Werid Training Loss Curve

Finspire13 · October 18, 2017, 1:24pm

Hi, I am training a simple LSTM for regression task and got following training loss curve.

While training, I logged the MSE computed on whole dataset at each epoch. The weird thing is that there is a flat region in the training curve. It seems that my network got stuck and learned nothing from epoch 2 to epoch 10. Then it got a ‘Aha moment’ at around epoch 11 and the loss dropped rapidly.

This really puzzled me. Any idea why this happened?

For code, please check here.

ptrblck · October 19, 2017, 1:37pm

Your model might get into a saddle point, where the gradient is pretty low.
After epoch 10 is could escape the saddle point and gained some speed.

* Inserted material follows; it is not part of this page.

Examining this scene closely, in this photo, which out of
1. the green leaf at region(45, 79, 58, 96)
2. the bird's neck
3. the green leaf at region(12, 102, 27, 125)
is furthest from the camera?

This is a good illustration:

Taken from: http://www.offconvex.org/2016/03/22/saddlepoints/

Finspire13 · October 19, 2017, 2:00pm

Yeah, this makes sense. But I tried to repeat the training process several times and kept getting exactly similar ‘flat region’. Since dataset are randomly shuffled by DataLoader, it shouldn’t get into the saddle point every time, right?
Or is this phenomenon caused by some intrinsic nature of the model / dataset used?

mrTsjolder · October 19, 2021, 6:09am

From my experience, this is actually pretty typical behaviour for an LSTM training curve. My intuition for this phenomena is as follows:

the LSTM learns to predict the “average” signal by setting the bias parameters (first plateau)
the LSTM figures out how to use the (forward and recurrent) weight parameters to actually solve the task (second plateau)

This can be interpreted as a saddle point (where the function is much steeper in bias dimensions than in the other dimensions).